Your goal: Turn the stretch of rows from the line containing "Is the white stair" through the line containing "106 centimetres" into a numbered list, dropping any blank lines.

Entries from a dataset

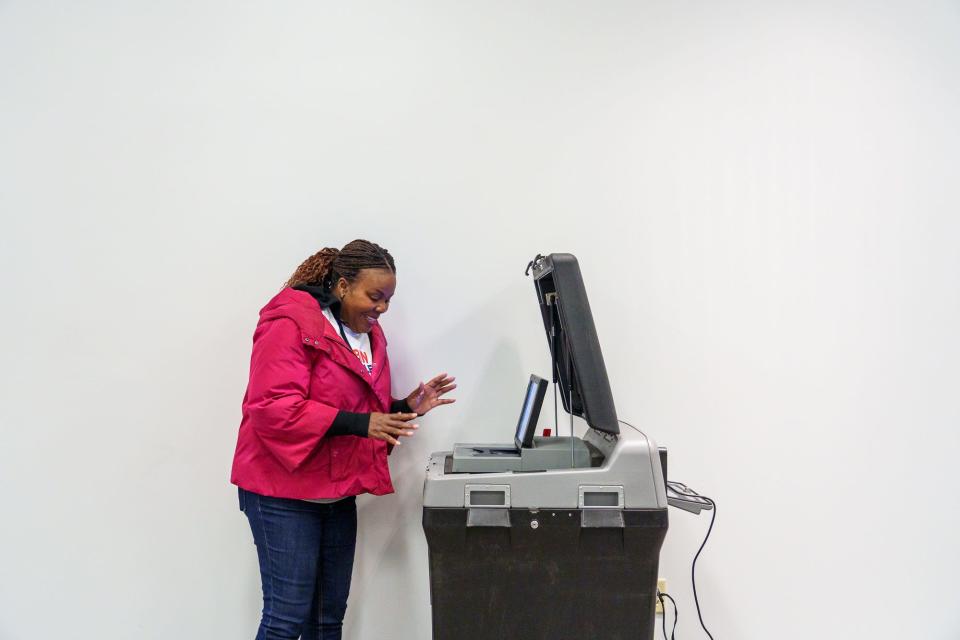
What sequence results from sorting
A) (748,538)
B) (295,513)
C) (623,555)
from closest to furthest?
1. (623,555)
2. (295,513)
3. (748,538)

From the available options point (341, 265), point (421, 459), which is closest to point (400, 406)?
point (421, 459)

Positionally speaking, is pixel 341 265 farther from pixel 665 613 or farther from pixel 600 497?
pixel 665 613

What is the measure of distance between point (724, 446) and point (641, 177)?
865mm

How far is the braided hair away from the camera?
1588mm

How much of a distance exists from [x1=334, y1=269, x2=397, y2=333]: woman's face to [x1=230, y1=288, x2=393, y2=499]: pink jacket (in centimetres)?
8

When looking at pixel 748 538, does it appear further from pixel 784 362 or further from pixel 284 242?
pixel 284 242

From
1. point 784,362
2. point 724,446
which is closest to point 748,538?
point 724,446

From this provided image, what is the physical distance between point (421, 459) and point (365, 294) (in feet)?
1.94

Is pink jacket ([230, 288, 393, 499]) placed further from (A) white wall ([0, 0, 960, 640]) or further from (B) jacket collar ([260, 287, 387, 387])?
(A) white wall ([0, 0, 960, 640])

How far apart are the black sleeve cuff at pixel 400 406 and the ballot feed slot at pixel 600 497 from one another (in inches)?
23.6

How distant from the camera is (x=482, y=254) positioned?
1863mm

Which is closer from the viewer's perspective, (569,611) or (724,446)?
(569,611)

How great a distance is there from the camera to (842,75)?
1875 mm

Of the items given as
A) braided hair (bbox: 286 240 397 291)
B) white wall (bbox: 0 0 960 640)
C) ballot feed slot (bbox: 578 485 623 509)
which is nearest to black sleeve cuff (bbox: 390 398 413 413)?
white wall (bbox: 0 0 960 640)
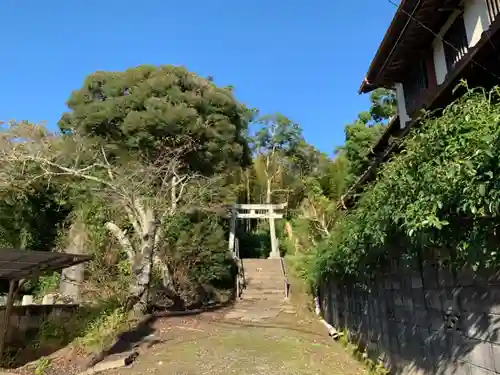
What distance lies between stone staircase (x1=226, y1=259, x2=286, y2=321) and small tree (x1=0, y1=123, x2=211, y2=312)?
8.31 ft

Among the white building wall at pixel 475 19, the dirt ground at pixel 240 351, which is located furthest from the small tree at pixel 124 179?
the white building wall at pixel 475 19

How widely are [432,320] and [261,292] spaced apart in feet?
37.4

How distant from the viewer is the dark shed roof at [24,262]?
7.07 metres

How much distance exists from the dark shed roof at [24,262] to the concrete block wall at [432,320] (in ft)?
18.0

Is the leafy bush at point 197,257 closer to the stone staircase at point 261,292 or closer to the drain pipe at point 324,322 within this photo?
the stone staircase at point 261,292

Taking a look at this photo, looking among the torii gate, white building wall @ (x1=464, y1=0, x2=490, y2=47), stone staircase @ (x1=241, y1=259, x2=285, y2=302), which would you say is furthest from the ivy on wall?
the torii gate

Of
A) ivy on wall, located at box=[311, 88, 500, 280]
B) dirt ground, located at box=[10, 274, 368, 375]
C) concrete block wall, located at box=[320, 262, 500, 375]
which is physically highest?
ivy on wall, located at box=[311, 88, 500, 280]

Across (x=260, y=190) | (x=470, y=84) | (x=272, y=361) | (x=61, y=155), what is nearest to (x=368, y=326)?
(x=272, y=361)

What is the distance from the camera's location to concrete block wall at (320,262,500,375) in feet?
9.24

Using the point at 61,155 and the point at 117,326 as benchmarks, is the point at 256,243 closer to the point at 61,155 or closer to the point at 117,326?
the point at 61,155

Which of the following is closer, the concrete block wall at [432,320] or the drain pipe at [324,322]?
the concrete block wall at [432,320]

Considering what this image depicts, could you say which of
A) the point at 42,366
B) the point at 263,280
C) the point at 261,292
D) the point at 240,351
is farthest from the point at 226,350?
the point at 263,280

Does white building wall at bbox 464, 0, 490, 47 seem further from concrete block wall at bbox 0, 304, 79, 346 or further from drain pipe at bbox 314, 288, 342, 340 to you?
concrete block wall at bbox 0, 304, 79, 346

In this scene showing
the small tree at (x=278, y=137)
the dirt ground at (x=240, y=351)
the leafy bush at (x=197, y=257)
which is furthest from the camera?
the small tree at (x=278, y=137)
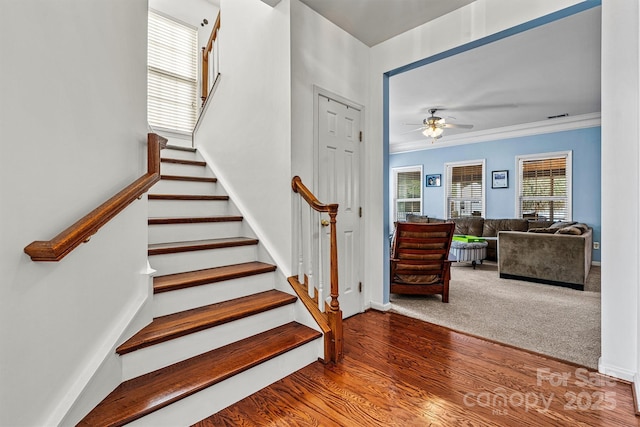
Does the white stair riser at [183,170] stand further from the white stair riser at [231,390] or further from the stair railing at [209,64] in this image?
the white stair riser at [231,390]

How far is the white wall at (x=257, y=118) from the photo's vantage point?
2.47 metres

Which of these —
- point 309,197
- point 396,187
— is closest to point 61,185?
point 309,197

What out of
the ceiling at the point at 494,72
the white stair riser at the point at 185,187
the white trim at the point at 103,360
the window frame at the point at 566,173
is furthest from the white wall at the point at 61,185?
the window frame at the point at 566,173

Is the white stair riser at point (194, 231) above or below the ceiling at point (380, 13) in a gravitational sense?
below

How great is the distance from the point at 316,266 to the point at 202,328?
106 centimetres

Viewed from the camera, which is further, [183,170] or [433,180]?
[433,180]

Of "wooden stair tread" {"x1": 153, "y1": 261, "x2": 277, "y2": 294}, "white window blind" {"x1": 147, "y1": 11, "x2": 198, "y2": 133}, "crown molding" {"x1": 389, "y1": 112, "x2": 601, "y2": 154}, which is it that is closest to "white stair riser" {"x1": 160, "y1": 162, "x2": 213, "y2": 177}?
"white window blind" {"x1": 147, "y1": 11, "x2": 198, "y2": 133}

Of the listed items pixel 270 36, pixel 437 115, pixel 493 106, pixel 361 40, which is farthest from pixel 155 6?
pixel 493 106

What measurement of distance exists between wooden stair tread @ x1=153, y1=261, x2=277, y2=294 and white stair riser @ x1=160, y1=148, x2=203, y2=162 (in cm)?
175

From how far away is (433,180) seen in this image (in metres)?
Answer: 8.02

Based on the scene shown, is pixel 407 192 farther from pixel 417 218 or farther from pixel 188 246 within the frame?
pixel 188 246

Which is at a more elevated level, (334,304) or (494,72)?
(494,72)

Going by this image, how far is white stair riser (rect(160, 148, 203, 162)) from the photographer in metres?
3.47

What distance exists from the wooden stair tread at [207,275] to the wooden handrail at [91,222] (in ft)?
2.19
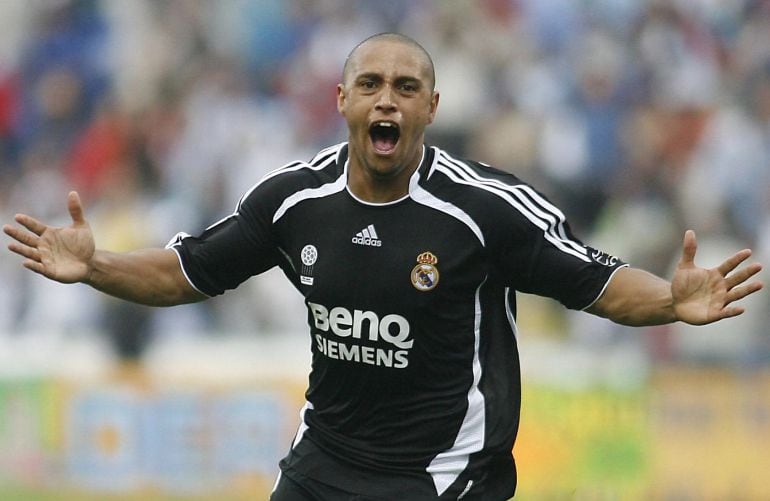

Exercise result:
1. Is the white stair riser at point (194, 231) above or below the ceiling at point (380, 13) in a gravitational sense?
2. below
3. How great is the distance from the point at 316,266 to the point at 202,328?
4. 106 centimetres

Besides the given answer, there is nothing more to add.